Street Works on Elm Avenue Pose Business Challenges, But the End is in Sight | Local government. and politics

“It hurt us a lot. People can’t come in here,” Baggett said. “Oh, Lordy, it’s been going on Elm Street for two or three years now. “

Blake Demaria continues his family’s barbecue tradition at 1000 Elm Ave., Tony Demaria’s B-Que bar. Customers are taking a more roundabout route than before, but Elm Avenue is smooth as glass up front and the restaurant has gotten a new alleyway from the deal, Demaria said.

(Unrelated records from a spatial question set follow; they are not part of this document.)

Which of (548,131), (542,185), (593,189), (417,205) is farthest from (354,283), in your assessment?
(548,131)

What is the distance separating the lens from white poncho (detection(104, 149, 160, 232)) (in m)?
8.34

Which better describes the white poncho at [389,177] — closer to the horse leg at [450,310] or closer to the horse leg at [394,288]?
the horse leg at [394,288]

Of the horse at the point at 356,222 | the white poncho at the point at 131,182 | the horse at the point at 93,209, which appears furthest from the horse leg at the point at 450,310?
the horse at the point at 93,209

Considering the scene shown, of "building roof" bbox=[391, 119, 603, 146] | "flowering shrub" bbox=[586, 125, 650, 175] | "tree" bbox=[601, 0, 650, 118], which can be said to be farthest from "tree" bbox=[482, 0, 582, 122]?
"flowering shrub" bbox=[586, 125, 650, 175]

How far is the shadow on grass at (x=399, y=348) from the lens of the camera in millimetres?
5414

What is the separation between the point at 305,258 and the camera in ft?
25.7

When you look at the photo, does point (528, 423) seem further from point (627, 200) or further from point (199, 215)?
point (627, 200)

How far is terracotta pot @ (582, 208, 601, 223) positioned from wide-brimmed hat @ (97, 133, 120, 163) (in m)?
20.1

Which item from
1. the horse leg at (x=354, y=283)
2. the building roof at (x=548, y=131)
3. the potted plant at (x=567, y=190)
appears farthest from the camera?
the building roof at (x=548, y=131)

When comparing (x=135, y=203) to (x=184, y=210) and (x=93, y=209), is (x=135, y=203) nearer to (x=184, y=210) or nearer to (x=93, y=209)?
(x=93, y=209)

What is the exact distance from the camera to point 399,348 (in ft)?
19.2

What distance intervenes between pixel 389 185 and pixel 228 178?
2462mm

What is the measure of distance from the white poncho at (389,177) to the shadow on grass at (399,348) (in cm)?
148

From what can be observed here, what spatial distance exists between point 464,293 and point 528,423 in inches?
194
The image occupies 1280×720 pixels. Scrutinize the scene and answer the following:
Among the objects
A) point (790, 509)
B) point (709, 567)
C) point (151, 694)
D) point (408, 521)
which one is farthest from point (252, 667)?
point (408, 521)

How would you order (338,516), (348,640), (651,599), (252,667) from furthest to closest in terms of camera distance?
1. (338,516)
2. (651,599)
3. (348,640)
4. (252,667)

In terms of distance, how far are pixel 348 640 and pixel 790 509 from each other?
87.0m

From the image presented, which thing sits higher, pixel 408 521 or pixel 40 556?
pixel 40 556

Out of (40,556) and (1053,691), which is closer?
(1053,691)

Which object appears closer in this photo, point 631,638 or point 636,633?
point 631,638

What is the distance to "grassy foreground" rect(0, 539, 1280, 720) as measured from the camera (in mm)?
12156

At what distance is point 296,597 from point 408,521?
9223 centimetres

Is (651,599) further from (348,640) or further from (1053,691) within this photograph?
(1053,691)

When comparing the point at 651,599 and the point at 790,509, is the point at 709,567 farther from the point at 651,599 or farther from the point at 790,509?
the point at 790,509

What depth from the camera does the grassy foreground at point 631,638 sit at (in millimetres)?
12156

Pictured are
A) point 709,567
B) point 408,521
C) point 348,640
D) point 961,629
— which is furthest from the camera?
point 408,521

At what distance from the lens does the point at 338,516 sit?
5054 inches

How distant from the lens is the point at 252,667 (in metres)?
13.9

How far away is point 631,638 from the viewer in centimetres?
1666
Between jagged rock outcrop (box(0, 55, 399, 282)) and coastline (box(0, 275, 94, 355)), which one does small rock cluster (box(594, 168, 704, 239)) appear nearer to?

Demaria said he had mixed emotions about the impact of roadworks on businesses. He said things are looking better now that crews and equipment have moved close to his front door. Improvements along Elm Avenue started so long ago that he’s struggling to remember what the old street looked like, he said.

“It’s a double-edged sword,” Demaria said. “That’s good. It has to happen for the sake of Elm Street. But who wants to come in, spend the money on something in the middle of a road closure? I don’t think we’ll see the growth of the zone until it’s done. Like I said, it’s got to happen, and I’m glad they’re finally doing it. It takes so long to do it. “

Jordan Beard, along with Reid Peevey Commercial Real Estate Company, lists several properties along the 600 block of Elm Avenue. He said interest remains intense.

“I take several calls a week about Elm Street,” Beard said. “I guess the work affects local businesses, but there is a need to grow Waco in this area. I list what I consider to be beautiful buildings, some dating from the 1800s. I hope tenants will be interested. to the relaunch of Elm Street.